Devletin dezenformasyonla mücadele birimi. Bu ne demek? Bir savaşta olsanız, istihbaratın, askerin kurumları psikolojik bir savaş dairesi gibi düşmandan gelen moral bozucu ya da gerçekleri bozucu bazı hamlelere karşı direnç gösterme işi yapar. Şimdi yürütme çerçevesinde böyle bir yapının kuruluyor olması baştan aşağıya bir sorun. Bartın bir yana, basın özgürlüğü açısından bir felaketi, gerçekten faşizan bir tutumu gösterir. Basın dediğimiz şey temel olarak evet bilgi veren, kamuoyunu aydınlatan bir yapıdır. Ancak, toplumla siyaset, toplumla devlet arasında şeffaflığı da sağlar, en önemlisi denetim yapar. Kamu kaynaklarını harcayan, kamu imkânlarını kullanan, daha da ileri gidelim yetkili olup bunları yaparken aynı zamanda sorumluluk taşıyan makamların denetimini meclis de yapar, yargı da yapar ama aynı zamanda toplum da yapar. Toplumun bunu yapması aslında basın üzerinden, basın faaliyeti üzerinden karşımıza çıkar. Bunun için basına dördüncü kuvvet deriz.
Şimdi basının devleti, siyaseti, iktidarı denetlemeyi bırakın bunlar tarafından denetlendiği bir toplumda yaşıyoruz. O yüzden dezenformasyon ile mücadele birimi bunu akla getiriyor. Dezenforme etmek, amaçlı bir şekilde, yanlış bilgilendirmek demek. Devletin basını bir karşı taraf, bir hasım olarak alıp onun bilinçli çarpıtma işi yaptığını iddia etmesi, yaptıklarını denetlemesi demokratik rejimlerde korkunç bir tablodur.
Şimdi Bartın’a gelecek olursak, o da bu meselenin ortasında. Dezenformasyon birimi yayımladığı ikinci bültende senin de söylediğin gibi Bartın’la ilgili haberlerin dezenformasyon olduğunu iddia ediyor.
Bu haberler, 2019 yılında Sayıştay raporu Amasra’da patlama tehlikesi var anlamı çıkan bir rapor verdi diyorlar. Buna karşılık daire bu haberlerin dezenformasyon olduğunu iddia ediyor.
Velhasıl ortada özgür konuşma, ifade etme, eleştirme, sorumluyu arama gibi işlevlerin önünü almaya çalışan bir zihniyet ve yapı var.

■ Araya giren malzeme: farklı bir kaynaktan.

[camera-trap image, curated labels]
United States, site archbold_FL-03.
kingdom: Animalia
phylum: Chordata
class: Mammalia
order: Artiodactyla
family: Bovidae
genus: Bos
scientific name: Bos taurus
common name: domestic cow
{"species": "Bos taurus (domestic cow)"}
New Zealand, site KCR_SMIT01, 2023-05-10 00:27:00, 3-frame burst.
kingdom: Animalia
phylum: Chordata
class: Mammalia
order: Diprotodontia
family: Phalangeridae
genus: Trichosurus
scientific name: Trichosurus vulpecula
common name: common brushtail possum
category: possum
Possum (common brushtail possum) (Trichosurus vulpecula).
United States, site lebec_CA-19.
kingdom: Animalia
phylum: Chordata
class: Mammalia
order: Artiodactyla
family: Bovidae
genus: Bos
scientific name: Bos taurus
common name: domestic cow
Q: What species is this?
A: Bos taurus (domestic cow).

Sonuncu hususa bağlayıp bitireyim. Nitekim bu konudaki arzusunu ve bakışını iktidar çıkardığı sansür yasasıyla ortaya koydu. Biliyorsun halk arasında endişe, korku, panik yaratmak saikiyle ülkenin iç ve dış güvenliği, kamu düzeni, genel sağlığı vesaireyle ilgili haber yapanlara ya da bilgi paylaşanlara hapis cezası verilecek. Kim peki tayin edecek bunun böyle olduğunu? Bu dezenformasyon dairesi tipi yapılar mı? İdari yapılar mı? Ya da iyice siyasallaşmış, emir komuta mekanizması içerisinde çalışan yargı mı?
Böyle olduğu oranda hakikaten Türkiye’de demokrasinin kalan kırıntıları da yok olmaya başlıyor demektir. Elimizde sadece sandık kalıyor. E sandık tek başına demokrasiyi ifade eder mi? Demokratik bir değerdir ama tek başına tabii ki demokrasiyi ifade etmez. Çok daha fazlası gerekir. Bartın olayının böyle bir tabloyu da ortaya koyması hakikaten acı verici ama gerçek de bu.